Here at Bassenthwaite Lake we are lucky enough to have a pair of ospreys breeding for the last 14 years. Ospreys are fish eating birds of prey with an enormous 5 ft wingspan and we are delighted that these magnificent birds of prey keep coming back to the Lake District. This year’s pair have settled in well and are hunting, fishing and importantly mating (!) producing 3 eggs which they are currently keeping warm.
The ospreys are simply fascinating to watch and the nest has a High Definition camera, with live pictures being sent to an exhibition area in the visitors centre at nearby Whinlatter Forest Park.
Whinlatter is well worth a visit to learn about all things Osprey and it also has some great walks and a lovely café for if you are feeling a bit peckish.
You can also combine a walk with viewing the Ospreys by visiting one of the two open air viewpoints at Dodd Wood, which lies almost opposite us here at the Pheasant across Bassenthwaite Lake. It’s easy to get to, just off the A591 and has parking, toilets and a café.
The lower viewpoint is open between 10am and 5pm daily and from here hopefully you will be able to see ospreys fishing over the lake and you may also see red squirrels and many varieties of woodland birds. The upper viewpoint, which is open 10.30am – 4.30pm daily, is half a mile further into the forest, and can be accessed via the forest road from the Lower Viewpoint. It takes about 30 minutes to walk, and is a steady climb, but is definitely worth the effort. There are volunteers and telescopes at the upper view point which afford excellent views of the nest itself, which is on the marsh about a kilometre away.

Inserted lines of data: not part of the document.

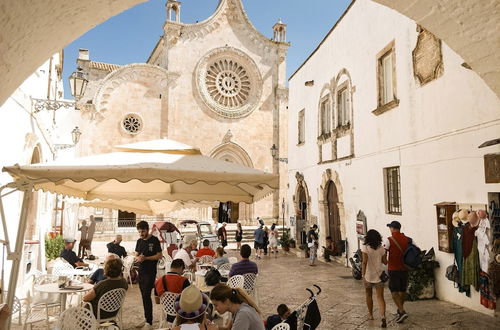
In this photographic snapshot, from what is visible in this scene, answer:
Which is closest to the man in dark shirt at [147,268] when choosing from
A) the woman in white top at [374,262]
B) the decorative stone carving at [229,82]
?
the woman in white top at [374,262]

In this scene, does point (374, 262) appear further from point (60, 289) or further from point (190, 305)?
point (60, 289)

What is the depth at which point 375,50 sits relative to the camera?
10.9 metres

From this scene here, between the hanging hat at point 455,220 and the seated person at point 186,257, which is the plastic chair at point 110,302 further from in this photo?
the hanging hat at point 455,220

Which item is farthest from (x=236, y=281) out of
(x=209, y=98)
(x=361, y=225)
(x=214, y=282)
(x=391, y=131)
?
(x=209, y=98)

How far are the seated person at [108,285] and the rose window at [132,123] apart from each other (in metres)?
19.8

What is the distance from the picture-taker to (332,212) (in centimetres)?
1398

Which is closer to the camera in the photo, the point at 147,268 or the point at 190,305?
the point at 190,305

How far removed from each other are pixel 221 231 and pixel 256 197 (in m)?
10.5

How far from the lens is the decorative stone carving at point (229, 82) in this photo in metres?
26.2

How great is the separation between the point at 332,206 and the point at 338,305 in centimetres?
630

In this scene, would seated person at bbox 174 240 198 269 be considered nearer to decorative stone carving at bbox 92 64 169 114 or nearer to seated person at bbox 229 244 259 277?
seated person at bbox 229 244 259 277

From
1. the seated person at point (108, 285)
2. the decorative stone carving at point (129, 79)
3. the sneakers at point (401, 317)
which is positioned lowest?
the sneakers at point (401, 317)

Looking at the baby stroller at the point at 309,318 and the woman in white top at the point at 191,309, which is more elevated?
the woman in white top at the point at 191,309

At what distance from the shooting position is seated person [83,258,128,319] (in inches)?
200
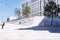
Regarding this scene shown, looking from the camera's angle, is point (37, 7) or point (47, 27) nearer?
point (47, 27)

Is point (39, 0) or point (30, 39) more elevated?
point (39, 0)

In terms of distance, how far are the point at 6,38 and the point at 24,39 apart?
945 millimetres

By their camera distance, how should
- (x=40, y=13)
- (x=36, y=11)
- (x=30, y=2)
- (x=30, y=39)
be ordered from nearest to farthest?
(x=30, y=39), (x=40, y=13), (x=36, y=11), (x=30, y=2)

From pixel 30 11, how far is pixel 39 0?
5638mm

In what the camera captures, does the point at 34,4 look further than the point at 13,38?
Yes

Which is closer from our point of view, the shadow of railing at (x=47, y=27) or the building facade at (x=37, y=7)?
the shadow of railing at (x=47, y=27)

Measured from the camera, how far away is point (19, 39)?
9.52m

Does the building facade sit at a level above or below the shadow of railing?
above

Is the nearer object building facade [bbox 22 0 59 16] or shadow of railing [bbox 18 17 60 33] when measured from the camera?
shadow of railing [bbox 18 17 60 33]

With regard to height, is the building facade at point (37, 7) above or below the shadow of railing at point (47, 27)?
above

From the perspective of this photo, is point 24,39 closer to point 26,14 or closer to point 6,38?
point 6,38

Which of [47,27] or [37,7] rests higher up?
[37,7]

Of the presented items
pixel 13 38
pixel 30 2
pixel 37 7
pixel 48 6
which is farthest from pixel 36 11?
pixel 13 38

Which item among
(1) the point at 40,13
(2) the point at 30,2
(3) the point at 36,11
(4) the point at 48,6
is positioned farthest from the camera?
(2) the point at 30,2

The ospreys are truly majestic birds and summed up perfectly in this quote from poet Henry David Thoreau:
“Its shrill scream seems yet to linger in its throat, and the roar of the sea in its wings. There is the tyranny of Jove in its claws, and his wrath in the erectile feathers of the head and neck. It reminds me of the Argonautic expedition, and would inspire the dullest to take flight over Parnassus.”